A morte de um macaco bugio no município de Morro da Fumaça, no Sul catarinense, na última quinta-feira (13) trouxe à tona novamente a preocupação sobre a febre amarela em Santa Catarina. De acordo com nota emitida pela Vigilância Epidemiológica da cidade, o animal foi encontrado por um morador e, por conta do estado avançado de decomposição do corpo, não foi possível saber a causa da morte. Mesmo assim, a Gerência Regional de Saúde monitora a situação.

Mais um macaco é encontrado morto em SC – Gerência Regional de Saúde

Essa seria a terceira morte de um animal da mesma espécie neste ano no Estado.
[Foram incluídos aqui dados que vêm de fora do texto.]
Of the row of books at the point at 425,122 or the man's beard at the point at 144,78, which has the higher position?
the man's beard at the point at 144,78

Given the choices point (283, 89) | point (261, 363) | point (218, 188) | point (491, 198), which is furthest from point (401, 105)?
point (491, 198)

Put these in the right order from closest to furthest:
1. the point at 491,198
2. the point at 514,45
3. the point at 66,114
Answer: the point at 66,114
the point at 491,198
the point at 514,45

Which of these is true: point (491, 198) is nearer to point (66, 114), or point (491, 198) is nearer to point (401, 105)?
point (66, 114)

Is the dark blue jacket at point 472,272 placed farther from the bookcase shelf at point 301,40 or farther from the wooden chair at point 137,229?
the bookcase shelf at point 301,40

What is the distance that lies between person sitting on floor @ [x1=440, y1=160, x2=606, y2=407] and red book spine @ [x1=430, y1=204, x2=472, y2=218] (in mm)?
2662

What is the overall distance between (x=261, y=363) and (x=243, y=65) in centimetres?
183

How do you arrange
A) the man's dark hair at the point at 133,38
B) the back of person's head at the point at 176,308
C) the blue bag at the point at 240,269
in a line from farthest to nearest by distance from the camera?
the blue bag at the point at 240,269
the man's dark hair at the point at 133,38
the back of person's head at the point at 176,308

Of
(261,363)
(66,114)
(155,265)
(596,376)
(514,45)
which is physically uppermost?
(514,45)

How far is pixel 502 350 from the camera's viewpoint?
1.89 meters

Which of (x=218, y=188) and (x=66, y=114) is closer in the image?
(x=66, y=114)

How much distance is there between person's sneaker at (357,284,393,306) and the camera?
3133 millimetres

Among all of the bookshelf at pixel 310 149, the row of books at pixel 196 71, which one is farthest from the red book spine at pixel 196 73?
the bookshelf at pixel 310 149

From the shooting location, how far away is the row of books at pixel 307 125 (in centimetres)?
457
No início de abril, o corpo de um animal foi encontrado no município de Garuva, no Norte de SC. À época, a Dive-SC (Diretoria de Vigilância Epidemiológica de Santa Catarina) confirmou que o animal tinha febre amarela. Quatro dias depois, também no Morro da Fumaça, outro macaco foi encontrado. Apesar de amostras terem sido coletadas, não houve confirmação da causas do óbito.

Leia também:

Em comunicado pelas redes sociais, o governo municipal do Morro da Fumaça divulgou o caso e informou que segue orientações Gerência Regional.

“O Governo Municipal, através da Vigilância Epidemiológica, foi ao local onde foi encontrado um macaco morto neste sábado, porém, o morador que o encontrou relatou que o animal estava no lugar desde a última quinta-feira, e o laboratório responsável pelas análises esclareceu que não é mais viável fazer os testes devido ao longo período que já se passou da morte do macaco. O Município também seguiu as orientações da Gerência Regional de Saúde”.

Joinville registrou óbito por conta febre amarela em março

A Vigilância Epidemiológica de Santa Catarina informou a morte de um homem de 36 anos em decorrência da febre amarela em Joinville. O óbito aconteceu no dia 12 de março e foi o primeiro caso autóctone (adquirido no próprio município) com morte pela doença registrado no Estado. Antes do óbito, Santa Catarina não registrava casos da doença em seres humanos desde 1966.

Macacos não transmitem a doença

Apesar das mortes dos animais ressuscitarem o assunto, a Dive alerta que os macacos não transmitem a doença da febre amarela, mas sinalizam a circulação do vírus na região. Diante da situação, ao encontrar um macaco doente ou morto, a Secretaria Municipal de Saúde deve ser comunicada imediatamente.

Quem deve se vacinar

Desde o segundo semestre de 2018, seguindo recomendação do Ministério da Saúde, todo o estado de Santa Catarina tornou-se Área com Recomendação de Vacinação (ACRV) para febre amarela – antes 162 municípios catarinenses já integravam a ACRV. Desde então, todos os moradores catarinenses com mais de nove meses de idade devem procurar os postos de saúde para se vacinar contra a doença.